Announcement

Collapse
No announcement yet.

Rowhammer problem, not found by memtest86 6.3.0

Collapse
X
 
  • Filter
  • Time
  • Show
Clear All
new posts

  • Rowhammer problem, not found by memtest86 6.3.0

    Hello,

    we recently bought two computers with DDR3 RAM (G-Skill Jan 2016 in the label of the DIMMs), and in one of them we experienced a corruption in database contents. Checking, I noticed that 7 bits were flipped along a blob of 14MB.

    I tested using the userspace google rowhammer_test and it hit a bitflip in Iteration 10 (after around 10 seconds).
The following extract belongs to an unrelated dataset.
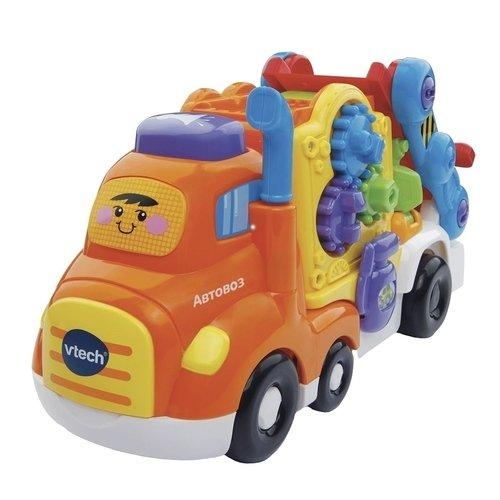 Купить Интерактивная игрушка Автовоз , Vtech, Развлекательные и развивающие игрушки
Repeatedly running the test it effectively failed always below iteration 300.

    I tested the RAM with memtest 6.3.0 (that should include a rowhammer test), and it found nothing. I tested the RAM with memtest 4.3.7 (without rowhammer) and it found nothing.
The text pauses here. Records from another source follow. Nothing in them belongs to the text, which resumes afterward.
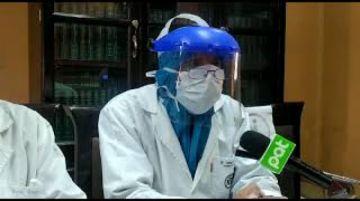 La CNS Potosí declara estado de alerta ante la falta de oxígeno para pacientes, no solo de covid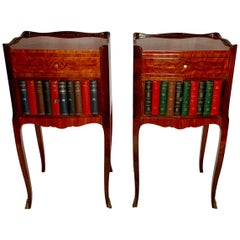 Pair of Antique French Occasional Tables, circa 1890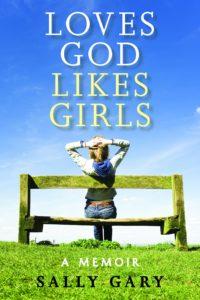 Loves God Likes Girls
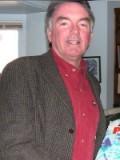 Patrick Hasburgh profil resmi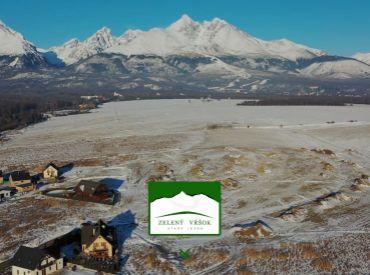 IBV ZELENÝ VŔŠOK Stav. pozemky v nádhernom prostredí Vysokých Tatier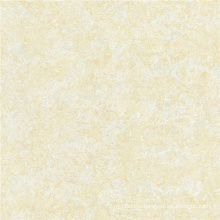 Competitive Price Polished Porcelain Tile 600X600mm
    Nevertheless, using the memtest86+ 5.01 with rowhammer test (https://github.com/CMU-SAFARI/rowhammer) it found always addresses with bitflips. In both computers.

    So, to sum up:
    1) we have some evidence that there is a RAM problem: database corruption with bitflips
    2) the google rowhammer_test linux program finds bitflips very quickly in one computer, and not so quick in the other computer, yet finds.
    3) the memtest86+ 5.01 with rowhammer tests finds the bitflips in every run, in both computers.
    4) memtest86 6.3.0 doesn't find any problem in those computers, having run the set of tests two or three times in each.
    5) Replacing the RAM with good modules, memtest86+ 5.01 and the google rowhammer_test do not find any problem.

    That makes me not trust much memtest86 6.3.0, definitely. The evidence happens in two computers, spanning 4 DIMMs. Do you have any idea of what can be going on? Is there a bug in memtest86 6.3.0?
    Attached Files

  • #2
    Can you upload or e-mail us a copy of the MemTest86.log file under EFI\BOOT\ of the USB drive.

    The row hammer test algorithm was changed in v6.2 so that a potential of 2 passes are executed. So it is possible that errors were detected in the first pass but not the second pass. This appears as a warning rather than a test failure.

    Comment


    • #3
      Hello Laq,

      When Passmark changed their Rowhammer test in 9/2015, I brought this to their attention. At this point, it was pretty obvious that they sold out to the memory vendors and redesigned their Rowhammer test to allow failing systems to pass. So, they get a pat on the head from the memory and system vendors, but end users, such as yourself, get left with data corrupting systems. The quality of Memtest86 has diminished greatly since Passmark took over. But, their worst offense has been bending over to hide memory problems. A diagnostic is supposed to show failures. Passmark wants to make something that "passses" even when there are failures.

      And now, we're starting to see DDR4 failures in this test, even after it was made weaker. You did the right thing by choosing other diagnostics. I don't trust Passmark software and I stopped using Memtest. My original thread is here:

      http://www.passmark.com/forum/showth...ed-8-Sept-2015

      Comment


      • #4
        A few points,

        1) Before we took the project over, there was no row hammer test. We implemented it in MemTest86 (well before Google did it). We also implemented native 64bit support, UEFI support, DDR4 support, XMP2.0 support, ECC support, logging to disk, mouse support and many other features.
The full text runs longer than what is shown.